• [Job]: Please explain, in one to three sentences, why the query request page below recommends PetScan for getting a list of article titles that meet certain criteria.

• [Text segment]:
= = = =

Wikipedia:Request a query

From Wikipedia, the free encyclopedia
  (Redirected from Wikipedia:SQL query requests)
Jump to navigation Jump to search

This is a page for requesting one-off database queries for certain criteria. Users who are interested and able to perform SQL queries on the projects can provide results from the Quarry website.

You may also be interested in the following:

  • If you are interested in writing SQL queries or helping out here, visit our tips page.
  • If you need to obtain a list of article titles that meet certain criteria, consider using PetScan (user manual) or the default search. Petscan can generate list of articles in subcategories, articles which transclude some template, etc.
  • If you need to make changes to a number of articles based on a particular query, you can post to the bot requests page, depending on how many changes are needed.
  • For long-term review and checking, database reports are available.

Wiktionary query[edit]

Hello!

= = = =

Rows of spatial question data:
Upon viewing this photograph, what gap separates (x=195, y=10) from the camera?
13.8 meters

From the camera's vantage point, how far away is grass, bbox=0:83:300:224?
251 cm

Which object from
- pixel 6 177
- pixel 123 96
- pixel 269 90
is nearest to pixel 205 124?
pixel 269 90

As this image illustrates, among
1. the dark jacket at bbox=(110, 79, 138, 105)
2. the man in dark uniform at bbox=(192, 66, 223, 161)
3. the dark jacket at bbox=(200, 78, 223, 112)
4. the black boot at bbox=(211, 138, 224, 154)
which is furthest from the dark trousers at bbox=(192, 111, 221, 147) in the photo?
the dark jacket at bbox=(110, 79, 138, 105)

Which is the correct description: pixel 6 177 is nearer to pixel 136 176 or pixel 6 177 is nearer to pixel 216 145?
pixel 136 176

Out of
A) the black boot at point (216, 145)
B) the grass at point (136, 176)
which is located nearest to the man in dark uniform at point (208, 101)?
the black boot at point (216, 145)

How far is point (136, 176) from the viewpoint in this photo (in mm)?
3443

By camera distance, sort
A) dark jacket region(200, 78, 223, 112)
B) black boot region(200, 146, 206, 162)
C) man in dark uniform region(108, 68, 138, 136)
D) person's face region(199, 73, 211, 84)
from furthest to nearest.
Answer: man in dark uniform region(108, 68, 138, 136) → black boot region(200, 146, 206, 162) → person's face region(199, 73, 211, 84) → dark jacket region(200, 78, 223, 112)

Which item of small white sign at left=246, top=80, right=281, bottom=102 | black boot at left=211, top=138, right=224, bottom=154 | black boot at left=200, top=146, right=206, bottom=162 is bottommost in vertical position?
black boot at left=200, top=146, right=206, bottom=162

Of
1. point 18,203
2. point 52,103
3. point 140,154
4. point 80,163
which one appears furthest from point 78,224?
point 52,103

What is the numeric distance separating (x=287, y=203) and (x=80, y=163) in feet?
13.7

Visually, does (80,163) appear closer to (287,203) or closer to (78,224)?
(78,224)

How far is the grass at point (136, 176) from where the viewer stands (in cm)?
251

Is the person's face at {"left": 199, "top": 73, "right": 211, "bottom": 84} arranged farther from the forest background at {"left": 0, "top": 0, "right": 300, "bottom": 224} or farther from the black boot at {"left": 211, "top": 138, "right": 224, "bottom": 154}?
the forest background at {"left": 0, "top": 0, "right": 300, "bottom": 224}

= = = =

• [Solution to this exercise]: The page recommends PetScan because it can generate lists of articles in subcategories, articles that transclude some template, and similar lists.